**EXERCISE AIM**. Count the lines in the material below that contain the string "dress", where uppercase and lowercase letters count as different. Give only the number.
+---+
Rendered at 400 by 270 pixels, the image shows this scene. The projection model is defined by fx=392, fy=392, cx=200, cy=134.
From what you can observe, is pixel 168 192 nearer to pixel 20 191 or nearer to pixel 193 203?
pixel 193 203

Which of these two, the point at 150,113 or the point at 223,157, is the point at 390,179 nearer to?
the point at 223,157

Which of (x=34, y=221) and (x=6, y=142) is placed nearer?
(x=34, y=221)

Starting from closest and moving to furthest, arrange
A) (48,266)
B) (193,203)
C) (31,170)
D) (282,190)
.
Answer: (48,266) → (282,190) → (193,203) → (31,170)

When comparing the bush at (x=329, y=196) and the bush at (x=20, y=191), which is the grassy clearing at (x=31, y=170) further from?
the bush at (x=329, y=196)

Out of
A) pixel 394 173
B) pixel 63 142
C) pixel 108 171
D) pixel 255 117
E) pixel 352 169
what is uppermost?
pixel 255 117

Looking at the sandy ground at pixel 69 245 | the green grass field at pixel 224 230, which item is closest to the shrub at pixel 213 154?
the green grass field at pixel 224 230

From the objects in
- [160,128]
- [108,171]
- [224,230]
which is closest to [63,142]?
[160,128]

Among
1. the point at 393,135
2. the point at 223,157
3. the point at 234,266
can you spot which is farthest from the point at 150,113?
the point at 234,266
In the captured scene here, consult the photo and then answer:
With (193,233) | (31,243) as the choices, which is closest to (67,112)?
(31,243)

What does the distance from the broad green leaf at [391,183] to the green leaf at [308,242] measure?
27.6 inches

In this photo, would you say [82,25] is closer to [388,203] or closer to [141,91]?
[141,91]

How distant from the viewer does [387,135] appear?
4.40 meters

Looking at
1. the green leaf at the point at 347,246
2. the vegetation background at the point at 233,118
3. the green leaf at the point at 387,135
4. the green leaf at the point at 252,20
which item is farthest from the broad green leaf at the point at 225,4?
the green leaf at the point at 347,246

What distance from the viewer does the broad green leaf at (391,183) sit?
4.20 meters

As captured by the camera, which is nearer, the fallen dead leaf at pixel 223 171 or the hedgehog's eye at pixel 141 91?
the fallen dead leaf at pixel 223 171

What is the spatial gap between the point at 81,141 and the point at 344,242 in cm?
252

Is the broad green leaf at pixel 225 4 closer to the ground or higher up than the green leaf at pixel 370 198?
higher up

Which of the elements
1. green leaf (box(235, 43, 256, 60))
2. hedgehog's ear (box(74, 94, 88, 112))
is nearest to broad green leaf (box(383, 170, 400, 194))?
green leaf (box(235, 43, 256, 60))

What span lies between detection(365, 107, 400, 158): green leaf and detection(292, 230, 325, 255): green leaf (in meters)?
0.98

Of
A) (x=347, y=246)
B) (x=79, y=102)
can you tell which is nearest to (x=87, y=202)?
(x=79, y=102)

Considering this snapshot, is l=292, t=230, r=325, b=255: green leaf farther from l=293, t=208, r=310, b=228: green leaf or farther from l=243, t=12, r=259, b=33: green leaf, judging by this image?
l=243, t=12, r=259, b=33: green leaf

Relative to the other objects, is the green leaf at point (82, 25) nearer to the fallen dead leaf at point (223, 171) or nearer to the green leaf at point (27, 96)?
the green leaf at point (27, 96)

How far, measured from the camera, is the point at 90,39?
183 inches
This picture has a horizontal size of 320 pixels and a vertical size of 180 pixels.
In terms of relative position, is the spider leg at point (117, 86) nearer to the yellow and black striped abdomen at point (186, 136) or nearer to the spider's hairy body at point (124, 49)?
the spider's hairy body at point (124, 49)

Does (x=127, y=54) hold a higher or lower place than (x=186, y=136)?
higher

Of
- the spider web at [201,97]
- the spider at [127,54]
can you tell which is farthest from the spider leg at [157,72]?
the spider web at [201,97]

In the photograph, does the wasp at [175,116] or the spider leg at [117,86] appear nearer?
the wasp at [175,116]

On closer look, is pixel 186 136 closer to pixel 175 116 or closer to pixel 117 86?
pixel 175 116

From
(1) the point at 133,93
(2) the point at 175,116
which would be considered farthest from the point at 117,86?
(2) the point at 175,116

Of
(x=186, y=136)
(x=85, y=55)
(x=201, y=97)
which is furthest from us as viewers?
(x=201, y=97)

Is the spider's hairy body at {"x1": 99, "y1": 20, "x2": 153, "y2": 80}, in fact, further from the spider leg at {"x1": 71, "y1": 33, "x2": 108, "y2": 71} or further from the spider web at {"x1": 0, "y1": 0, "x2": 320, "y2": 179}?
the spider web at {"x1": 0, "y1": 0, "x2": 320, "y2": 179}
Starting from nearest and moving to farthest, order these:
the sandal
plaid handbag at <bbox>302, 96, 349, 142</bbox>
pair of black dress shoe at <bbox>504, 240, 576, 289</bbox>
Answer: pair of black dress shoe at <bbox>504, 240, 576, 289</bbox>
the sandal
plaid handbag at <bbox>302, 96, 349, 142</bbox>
+---+
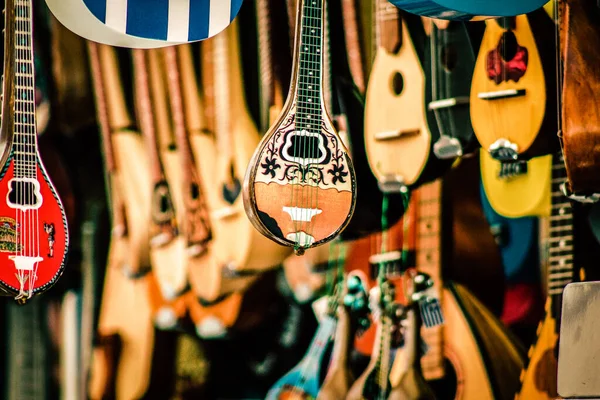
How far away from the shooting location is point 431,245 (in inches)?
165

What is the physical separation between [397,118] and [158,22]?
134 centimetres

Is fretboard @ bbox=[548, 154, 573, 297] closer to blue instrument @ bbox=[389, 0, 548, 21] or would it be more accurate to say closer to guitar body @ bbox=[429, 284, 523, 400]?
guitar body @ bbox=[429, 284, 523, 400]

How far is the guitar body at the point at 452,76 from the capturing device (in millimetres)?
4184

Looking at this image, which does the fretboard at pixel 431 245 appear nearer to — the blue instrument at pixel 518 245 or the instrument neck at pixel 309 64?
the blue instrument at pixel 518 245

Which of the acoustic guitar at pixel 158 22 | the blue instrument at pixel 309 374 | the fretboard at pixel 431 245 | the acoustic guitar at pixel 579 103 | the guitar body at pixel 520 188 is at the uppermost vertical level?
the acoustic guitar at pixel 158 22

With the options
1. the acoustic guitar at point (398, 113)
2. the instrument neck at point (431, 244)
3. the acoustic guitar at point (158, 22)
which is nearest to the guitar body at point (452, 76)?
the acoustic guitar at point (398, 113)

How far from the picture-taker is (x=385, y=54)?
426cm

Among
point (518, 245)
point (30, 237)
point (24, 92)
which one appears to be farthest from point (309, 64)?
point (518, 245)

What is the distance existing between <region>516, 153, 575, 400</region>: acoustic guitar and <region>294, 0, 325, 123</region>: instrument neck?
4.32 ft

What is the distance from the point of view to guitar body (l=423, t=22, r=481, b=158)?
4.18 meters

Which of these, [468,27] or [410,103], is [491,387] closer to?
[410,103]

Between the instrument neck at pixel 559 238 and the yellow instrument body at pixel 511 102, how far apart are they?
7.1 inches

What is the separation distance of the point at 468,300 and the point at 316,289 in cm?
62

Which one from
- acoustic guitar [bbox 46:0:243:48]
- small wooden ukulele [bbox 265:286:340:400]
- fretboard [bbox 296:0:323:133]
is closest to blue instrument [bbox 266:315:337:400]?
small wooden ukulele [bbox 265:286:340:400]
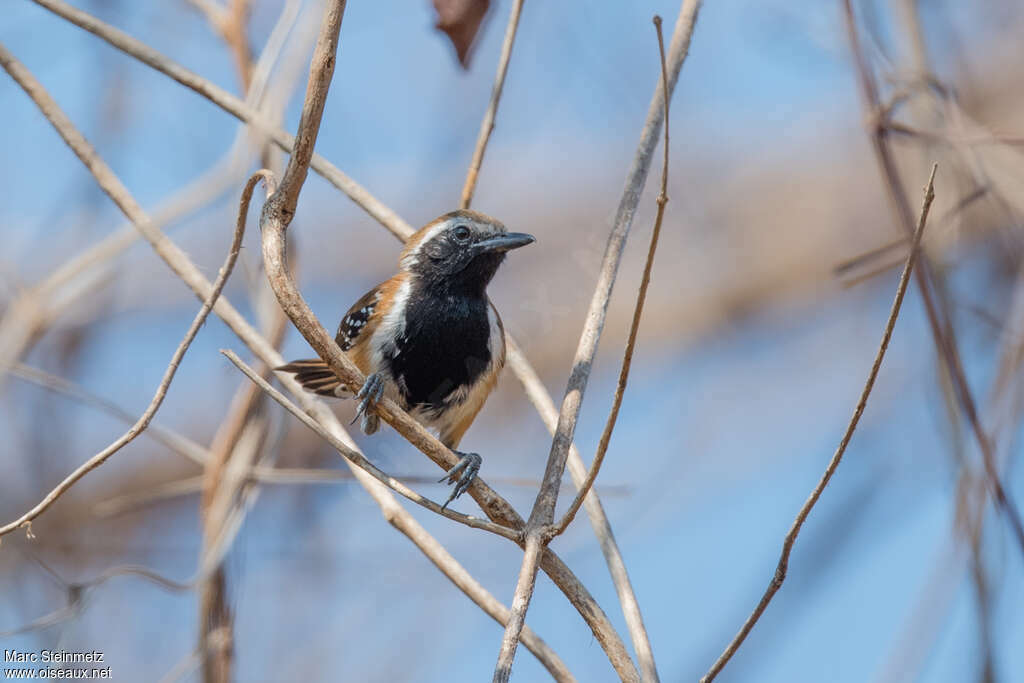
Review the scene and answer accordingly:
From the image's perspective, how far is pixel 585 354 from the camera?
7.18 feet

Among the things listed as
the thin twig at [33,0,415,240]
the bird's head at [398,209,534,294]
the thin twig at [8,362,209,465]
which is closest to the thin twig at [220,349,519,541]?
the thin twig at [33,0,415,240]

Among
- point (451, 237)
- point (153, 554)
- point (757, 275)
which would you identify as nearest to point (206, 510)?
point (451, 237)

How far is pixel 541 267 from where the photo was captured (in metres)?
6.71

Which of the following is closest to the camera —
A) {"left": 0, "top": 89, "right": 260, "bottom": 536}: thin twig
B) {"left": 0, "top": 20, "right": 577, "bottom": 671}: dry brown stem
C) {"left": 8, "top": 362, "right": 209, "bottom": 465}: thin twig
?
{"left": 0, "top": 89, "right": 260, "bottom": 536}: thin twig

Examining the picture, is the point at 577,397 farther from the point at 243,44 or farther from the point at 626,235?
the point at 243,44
+---+
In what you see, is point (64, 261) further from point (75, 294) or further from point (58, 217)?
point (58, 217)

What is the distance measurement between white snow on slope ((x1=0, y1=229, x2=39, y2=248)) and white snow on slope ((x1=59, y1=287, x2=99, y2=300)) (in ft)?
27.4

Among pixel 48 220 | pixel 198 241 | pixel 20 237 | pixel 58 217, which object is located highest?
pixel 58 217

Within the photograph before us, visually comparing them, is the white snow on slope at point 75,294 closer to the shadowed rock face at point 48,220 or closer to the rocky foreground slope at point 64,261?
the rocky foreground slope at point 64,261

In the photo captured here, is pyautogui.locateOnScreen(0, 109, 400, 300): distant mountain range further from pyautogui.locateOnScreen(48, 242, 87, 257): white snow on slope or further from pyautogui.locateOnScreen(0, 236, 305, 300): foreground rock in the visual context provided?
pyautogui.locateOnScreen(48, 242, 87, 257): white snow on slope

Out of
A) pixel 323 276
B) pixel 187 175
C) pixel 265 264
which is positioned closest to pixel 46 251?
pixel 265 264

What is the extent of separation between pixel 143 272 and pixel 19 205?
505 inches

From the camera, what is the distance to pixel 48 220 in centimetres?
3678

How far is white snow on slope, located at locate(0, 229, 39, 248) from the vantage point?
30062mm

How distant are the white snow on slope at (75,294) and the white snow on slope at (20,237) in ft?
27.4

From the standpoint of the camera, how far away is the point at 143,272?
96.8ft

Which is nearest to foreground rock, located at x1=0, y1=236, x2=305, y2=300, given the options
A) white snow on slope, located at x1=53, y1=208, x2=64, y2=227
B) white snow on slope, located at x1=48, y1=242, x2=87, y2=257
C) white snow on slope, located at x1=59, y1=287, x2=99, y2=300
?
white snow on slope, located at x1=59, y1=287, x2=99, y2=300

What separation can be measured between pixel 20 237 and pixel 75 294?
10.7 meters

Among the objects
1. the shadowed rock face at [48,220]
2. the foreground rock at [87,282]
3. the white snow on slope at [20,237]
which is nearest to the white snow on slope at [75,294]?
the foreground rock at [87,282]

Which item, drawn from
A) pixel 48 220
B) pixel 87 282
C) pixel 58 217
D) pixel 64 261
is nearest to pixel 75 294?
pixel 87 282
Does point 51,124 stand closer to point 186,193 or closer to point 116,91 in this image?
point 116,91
+---+
**RESPONSE TO THE EXERCISE**. 2